Hint: We know that the ideal gases are those gases which obey kinetic molecular theory of gases. In the ideal behaviour of gases, the volume occupied by gas molecules and forces of attraction between molecules is not considered.

Complete answer:
Real gases deviate from the behaviour of ideal gases since the real gas molecules do not satisfy mainly these two conditions of ideal gases. The theory was introduced to explain the behaviour of gases. The gas molecules were assumed as spheres in this theory and there were mainly two assumptions related to the kinetic theory of gases. When compared to the total volume occupied by the gas, the volume occupied by the gas molecules is negligibly small.
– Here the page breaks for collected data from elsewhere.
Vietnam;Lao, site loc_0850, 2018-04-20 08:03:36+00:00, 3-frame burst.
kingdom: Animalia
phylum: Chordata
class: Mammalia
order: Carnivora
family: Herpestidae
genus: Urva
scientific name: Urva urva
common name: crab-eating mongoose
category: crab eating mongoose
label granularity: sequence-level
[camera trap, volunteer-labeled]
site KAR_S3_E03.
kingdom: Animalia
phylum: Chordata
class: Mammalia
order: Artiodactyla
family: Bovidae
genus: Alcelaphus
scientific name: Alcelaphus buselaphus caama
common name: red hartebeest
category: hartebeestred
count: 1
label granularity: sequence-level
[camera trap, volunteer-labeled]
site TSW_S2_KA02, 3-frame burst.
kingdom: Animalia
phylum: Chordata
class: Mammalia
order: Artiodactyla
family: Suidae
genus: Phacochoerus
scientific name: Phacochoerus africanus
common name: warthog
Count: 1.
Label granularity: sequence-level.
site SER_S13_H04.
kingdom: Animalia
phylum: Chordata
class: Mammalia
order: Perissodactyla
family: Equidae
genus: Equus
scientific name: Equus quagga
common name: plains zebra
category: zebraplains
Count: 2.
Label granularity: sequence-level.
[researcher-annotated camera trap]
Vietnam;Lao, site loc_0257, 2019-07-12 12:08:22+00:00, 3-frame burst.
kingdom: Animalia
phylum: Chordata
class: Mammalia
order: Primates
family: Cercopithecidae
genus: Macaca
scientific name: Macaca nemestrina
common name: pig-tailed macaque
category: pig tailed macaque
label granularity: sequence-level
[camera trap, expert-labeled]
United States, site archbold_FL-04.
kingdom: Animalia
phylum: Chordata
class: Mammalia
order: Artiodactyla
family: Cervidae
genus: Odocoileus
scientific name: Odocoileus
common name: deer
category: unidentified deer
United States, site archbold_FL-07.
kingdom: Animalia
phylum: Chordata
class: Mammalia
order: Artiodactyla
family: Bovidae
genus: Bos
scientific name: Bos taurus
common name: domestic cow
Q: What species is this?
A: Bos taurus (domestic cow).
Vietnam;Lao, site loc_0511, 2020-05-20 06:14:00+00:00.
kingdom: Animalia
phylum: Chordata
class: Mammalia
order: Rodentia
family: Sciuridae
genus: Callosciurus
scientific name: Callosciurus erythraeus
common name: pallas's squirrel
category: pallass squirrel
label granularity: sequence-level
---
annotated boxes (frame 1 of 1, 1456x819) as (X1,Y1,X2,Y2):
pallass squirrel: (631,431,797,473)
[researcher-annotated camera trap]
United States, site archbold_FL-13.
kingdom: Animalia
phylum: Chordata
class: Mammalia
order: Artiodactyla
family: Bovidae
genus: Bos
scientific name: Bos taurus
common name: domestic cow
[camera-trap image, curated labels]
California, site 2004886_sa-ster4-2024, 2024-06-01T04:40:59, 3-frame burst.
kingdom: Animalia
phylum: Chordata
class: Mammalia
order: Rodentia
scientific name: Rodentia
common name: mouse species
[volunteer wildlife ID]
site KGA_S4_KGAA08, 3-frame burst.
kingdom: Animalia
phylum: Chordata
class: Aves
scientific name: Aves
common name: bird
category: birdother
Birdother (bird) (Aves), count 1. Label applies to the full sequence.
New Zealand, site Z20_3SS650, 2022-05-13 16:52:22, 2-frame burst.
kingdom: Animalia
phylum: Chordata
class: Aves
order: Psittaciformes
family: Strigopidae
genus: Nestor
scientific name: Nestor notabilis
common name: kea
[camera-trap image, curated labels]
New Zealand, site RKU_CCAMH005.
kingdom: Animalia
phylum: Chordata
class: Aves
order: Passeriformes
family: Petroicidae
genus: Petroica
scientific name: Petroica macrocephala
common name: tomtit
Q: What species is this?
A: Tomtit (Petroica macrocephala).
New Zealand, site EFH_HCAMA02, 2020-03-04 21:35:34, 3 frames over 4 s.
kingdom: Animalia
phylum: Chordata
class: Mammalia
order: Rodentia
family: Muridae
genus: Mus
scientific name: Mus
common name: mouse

It is considered that there is no force of attraction between gas molecules and hence the collision between molecules are treated as elastic. Only at a higher temperature and lower pressure, the volume occupied by the gas molecules is negligible when compared to the total volume of gas. At lower temperatures and higher pressures, the molecules become compressed and the volume of gas molecules become significant Thus, the first assumption holds only at specific conditions. For one mole of gas $\Rightarrow Z=\dfrac{PV}{RT}$ ………(i)
Also, $Z=\dfrac{Observed\text{ }Molar\text{ }Volume}{Ideal\text{ }Molar\text{ }Volume},$ for attraction behaviour; $Z<1.$
Thus, by equating above equation and $Z<1$ we get; $\dfrac{PV}{RT}<1.$
At constant temperature (T) $PV < RT$ since \[RT=constant.\]
$P{{\left( \dfrac{dV}{dP} \right)}_{T}}+V{{\left( \dfrac{dV}{dP} \right)}_{T}}<0$ since $\dfrac{d}{dP}\left( constant \right)=0.$
$\Rightarrow P{{\left( \dfrac{dV}{dP} \right)}_{T}}+V<0$ here P cannot be negative, and volume also cannot be negative.
$\underset{\left[ +ve \right]}{\mathop{P}}\,{{\left( \dfrac{dV}{dP} \right)}_{T}}+\underset{\left[ +ve \right]}{\mathop{V}}\,<0$ since $PV < RT.$
Thus, \[{{\left( \dfrac{d}{dP}PV \right)}_{T}}<0\] since $RT=constant$ and $\dfrac{d}{dP}RT=0$
Therefore, the correct answer is option C.

Note:
Remember that it should be noted that the completely ideal gas behaviour is a hypothetical concept. In ideal behaviour of gases, the gas molecules do not have any interaction and do not occupy space, as assumed in the kinetic theory of gases.